---------- RECORDS SHOWN

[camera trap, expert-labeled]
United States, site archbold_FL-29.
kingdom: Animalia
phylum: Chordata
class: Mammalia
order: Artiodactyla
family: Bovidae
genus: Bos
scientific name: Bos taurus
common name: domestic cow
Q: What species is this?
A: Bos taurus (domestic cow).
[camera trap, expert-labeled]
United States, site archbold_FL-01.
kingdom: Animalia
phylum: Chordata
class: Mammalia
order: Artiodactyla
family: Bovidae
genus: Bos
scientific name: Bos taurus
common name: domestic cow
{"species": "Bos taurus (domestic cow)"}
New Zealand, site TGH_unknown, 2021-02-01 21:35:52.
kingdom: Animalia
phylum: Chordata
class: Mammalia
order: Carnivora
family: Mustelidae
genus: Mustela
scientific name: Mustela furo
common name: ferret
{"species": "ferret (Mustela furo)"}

--------------------
---------- RECORDS SHOWN

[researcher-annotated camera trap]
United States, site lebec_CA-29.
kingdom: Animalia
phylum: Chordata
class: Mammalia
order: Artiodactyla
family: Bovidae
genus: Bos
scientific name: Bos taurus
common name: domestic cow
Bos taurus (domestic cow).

--------------------
---------- RECORDS SHOWN

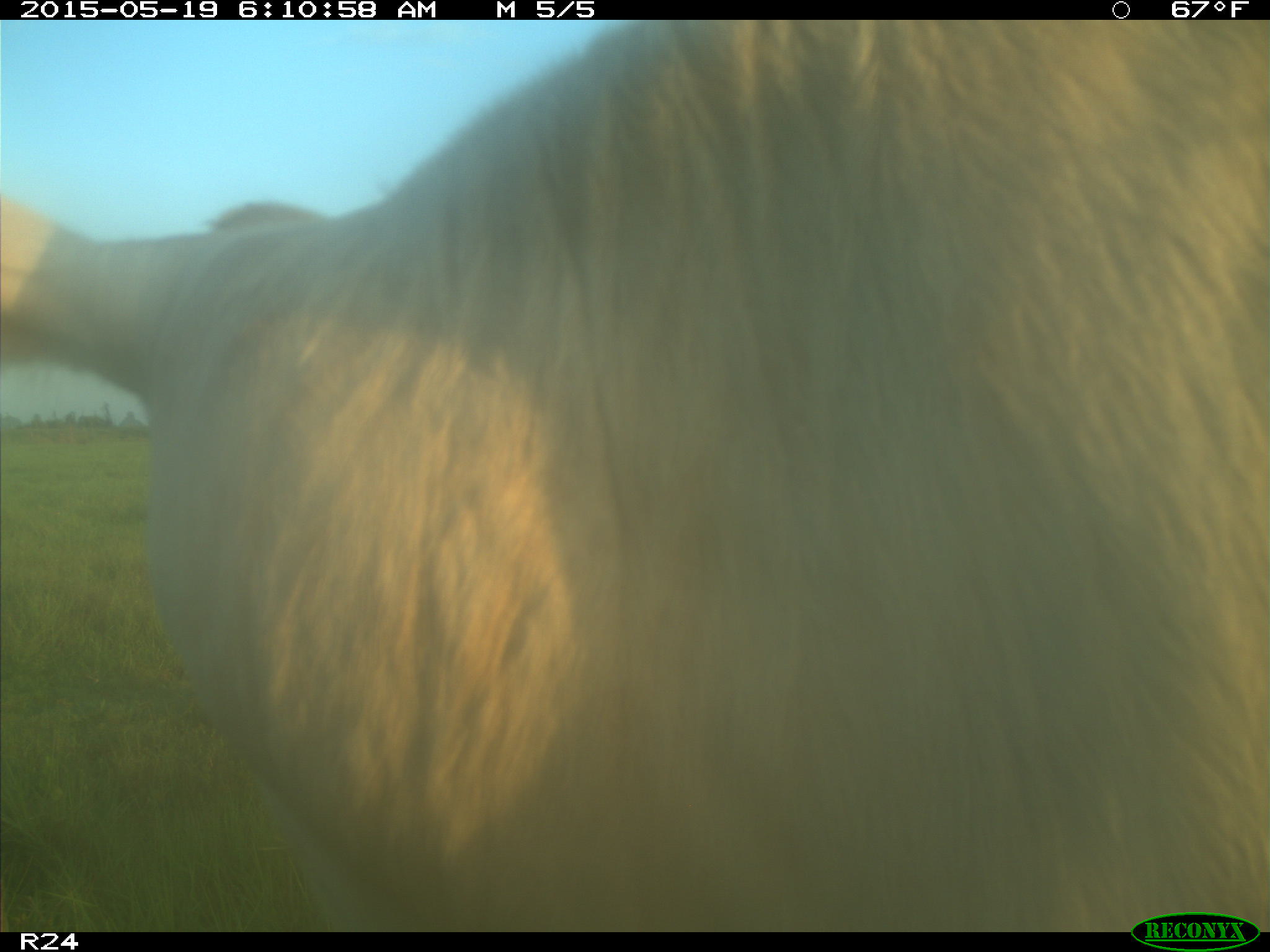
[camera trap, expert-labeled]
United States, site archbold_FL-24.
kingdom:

--------------------

» **YOUR GOAL**:
Copy out each line of the material in which the word "United" turns up.

» **FINISHED TASK**:
United States, site archbold_FL-29.
United States, site archbold_FL-01.
United States, site lebec_CA-29.
United States, site archbold_FL-24.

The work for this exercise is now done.